***** ページ本文 *****

大きさを除けば姿形はほとんど狼だが、魔力や言語能力、毒牙などを兼ね備えており、その実態は悪霊をその身に宿した怪物である。バルログ同様、冥王モルゴスによって堕落させられたマイアだとも、サウロンの死霊術によって捉えられた霊を獣の肉体に封じたものだとも言われている。シンダール語ではガウアホスと呼ばれる。後代に現れたワーグとどのような関連性があるのかは不明瞭だが、ワーグよりも遥かに巨大で強力だった。巨狼の祖とされているのはドラウグルイン。そして史上最強の狼とされるアングバンドの門番カルハロスなどが名を知られている。

***** データ行 *****

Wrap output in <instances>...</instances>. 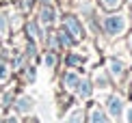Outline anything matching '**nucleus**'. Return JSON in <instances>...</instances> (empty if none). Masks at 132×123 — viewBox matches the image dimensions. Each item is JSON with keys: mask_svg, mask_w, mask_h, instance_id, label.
<instances>
[{"mask_svg": "<svg viewBox=\"0 0 132 123\" xmlns=\"http://www.w3.org/2000/svg\"><path fill=\"white\" fill-rule=\"evenodd\" d=\"M126 28V17L123 15H108L106 20H104V30L108 32V35H119V32H123Z\"/></svg>", "mask_w": 132, "mask_h": 123, "instance_id": "obj_1", "label": "nucleus"}, {"mask_svg": "<svg viewBox=\"0 0 132 123\" xmlns=\"http://www.w3.org/2000/svg\"><path fill=\"white\" fill-rule=\"evenodd\" d=\"M65 26H67V32L74 39H80L82 37V28H80V24H78L76 17H65Z\"/></svg>", "mask_w": 132, "mask_h": 123, "instance_id": "obj_2", "label": "nucleus"}, {"mask_svg": "<svg viewBox=\"0 0 132 123\" xmlns=\"http://www.w3.org/2000/svg\"><path fill=\"white\" fill-rule=\"evenodd\" d=\"M106 108H108V112H111L113 117H119V112H121V99H119L117 95L108 97L106 99Z\"/></svg>", "mask_w": 132, "mask_h": 123, "instance_id": "obj_3", "label": "nucleus"}, {"mask_svg": "<svg viewBox=\"0 0 132 123\" xmlns=\"http://www.w3.org/2000/svg\"><path fill=\"white\" fill-rule=\"evenodd\" d=\"M89 123H108V119L104 117V112L100 108H91L89 112Z\"/></svg>", "mask_w": 132, "mask_h": 123, "instance_id": "obj_4", "label": "nucleus"}, {"mask_svg": "<svg viewBox=\"0 0 132 123\" xmlns=\"http://www.w3.org/2000/svg\"><path fill=\"white\" fill-rule=\"evenodd\" d=\"M65 86H67L69 91H76V89L80 86V80H78V76H76L74 71H69V74L65 76Z\"/></svg>", "mask_w": 132, "mask_h": 123, "instance_id": "obj_5", "label": "nucleus"}, {"mask_svg": "<svg viewBox=\"0 0 132 123\" xmlns=\"http://www.w3.org/2000/svg\"><path fill=\"white\" fill-rule=\"evenodd\" d=\"M41 22H43V24H52V22H54V11L50 7H43L41 9Z\"/></svg>", "mask_w": 132, "mask_h": 123, "instance_id": "obj_6", "label": "nucleus"}, {"mask_svg": "<svg viewBox=\"0 0 132 123\" xmlns=\"http://www.w3.org/2000/svg\"><path fill=\"white\" fill-rule=\"evenodd\" d=\"M32 108V102L28 97H22V99H18V110L20 112H28V110Z\"/></svg>", "mask_w": 132, "mask_h": 123, "instance_id": "obj_7", "label": "nucleus"}, {"mask_svg": "<svg viewBox=\"0 0 132 123\" xmlns=\"http://www.w3.org/2000/svg\"><path fill=\"white\" fill-rule=\"evenodd\" d=\"M78 89H80V95H82V97H89V95H91V82H89V80H82Z\"/></svg>", "mask_w": 132, "mask_h": 123, "instance_id": "obj_8", "label": "nucleus"}, {"mask_svg": "<svg viewBox=\"0 0 132 123\" xmlns=\"http://www.w3.org/2000/svg\"><path fill=\"white\" fill-rule=\"evenodd\" d=\"M111 71L115 76H119L121 74V63H117V60H111Z\"/></svg>", "mask_w": 132, "mask_h": 123, "instance_id": "obj_9", "label": "nucleus"}, {"mask_svg": "<svg viewBox=\"0 0 132 123\" xmlns=\"http://www.w3.org/2000/svg\"><path fill=\"white\" fill-rule=\"evenodd\" d=\"M102 4L106 9H117L119 7V0H102Z\"/></svg>", "mask_w": 132, "mask_h": 123, "instance_id": "obj_10", "label": "nucleus"}, {"mask_svg": "<svg viewBox=\"0 0 132 123\" xmlns=\"http://www.w3.org/2000/svg\"><path fill=\"white\" fill-rule=\"evenodd\" d=\"M7 32V17H4V13H0V35H4Z\"/></svg>", "mask_w": 132, "mask_h": 123, "instance_id": "obj_11", "label": "nucleus"}, {"mask_svg": "<svg viewBox=\"0 0 132 123\" xmlns=\"http://www.w3.org/2000/svg\"><path fill=\"white\" fill-rule=\"evenodd\" d=\"M69 123H82V112H74L69 117Z\"/></svg>", "mask_w": 132, "mask_h": 123, "instance_id": "obj_12", "label": "nucleus"}, {"mask_svg": "<svg viewBox=\"0 0 132 123\" xmlns=\"http://www.w3.org/2000/svg\"><path fill=\"white\" fill-rule=\"evenodd\" d=\"M28 32H30L35 39H37V37H41V32H37V24H28Z\"/></svg>", "mask_w": 132, "mask_h": 123, "instance_id": "obj_13", "label": "nucleus"}, {"mask_svg": "<svg viewBox=\"0 0 132 123\" xmlns=\"http://www.w3.org/2000/svg\"><path fill=\"white\" fill-rule=\"evenodd\" d=\"M46 65H54V54H48V56H46Z\"/></svg>", "mask_w": 132, "mask_h": 123, "instance_id": "obj_14", "label": "nucleus"}, {"mask_svg": "<svg viewBox=\"0 0 132 123\" xmlns=\"http://www.w3.org/2000/svg\"><path fill=\"white\" fill-rule=\"evenodd\" d=\"M126 123H132V108H128V112H126Z\"/></svg>", "mask_w": 132, "mask_h": 123, "instance_id": "obj_15", "label": "nucleus"}, {"mask_svg": "<svg viewBox=\"0 0 132 123\" xmlns=\"http://www.w3.org/2000/svg\"><path fill=\"white\" fill-rule=\"evenodd\" d=\"M2 78H7V67L0 65V80H2Z\"/></svg>", "mask_w": 132, "mask_h": 123, "instance_id": "obj_16", "label": "nucleus"}, {"mask_svg": "<svg viewBox=\"0 0 132 123\" xmlns=\"http://www.w3.org/2000/svg\"><path fill=\"white\" fill-rule=\"evenodd\" d=\"M130 43H132V39H130Z\"/></svg>", "mask_w": 132, "mask_h": 123, "instance_id": "obj_17", "label": "nucleus"}]
</instances>
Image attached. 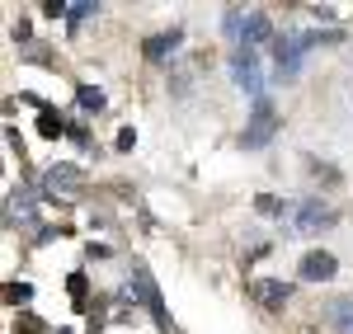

*****

* 依頼文 1
巨狼についてのページ本文は、姿形がほとんど狼であるこの生き物を、なぜ単なる狼ではなく怪物だとしているのか。本文に書かれている理由を説明せよ。
* 依頼文 2
巨狼についてのページ本文を、最後の文の後から続けて書け。

* 作業結果 1
大きさを除けば姿形はほとんど狼だが、魔力や言語能力、毒牙などを兼ね備えているからである。本文によれば、その実態は悪霊をその身に宿した怪物である。

* 作業結果 2
第一紀に巨狼の主であるサウロンが根城とした孤島トル=イン=ガウアホスを拠点に巣食っていたが、そこの地下牢に囚われていたベレンを助けるためにルーシエンと共にやって来た、運命の庇護[1]を受けた神の猟犬フアンによって次々と殺されていった。巨狼の祖ドラウグルインが倒れた後に、サウロン自ら未だこの世に現れたことのない強大な巨狼に変身して戦ったが、ルーシエンの眠りの魔力とフアンの強大さの前に、島から敗走せざるを得なかった。島からサウロンの魔力が消失すると同時に、サウロンの下僕であった吸血蝙蝠たちや、他の怪物たちと同様に毛皮のみを残して滅び去った。

なお、毛皮を着るとその持ち主の巨狼に変化することが可能となる。後にベレンがドラウグルインの毛皮を纏って彼に変装することになる。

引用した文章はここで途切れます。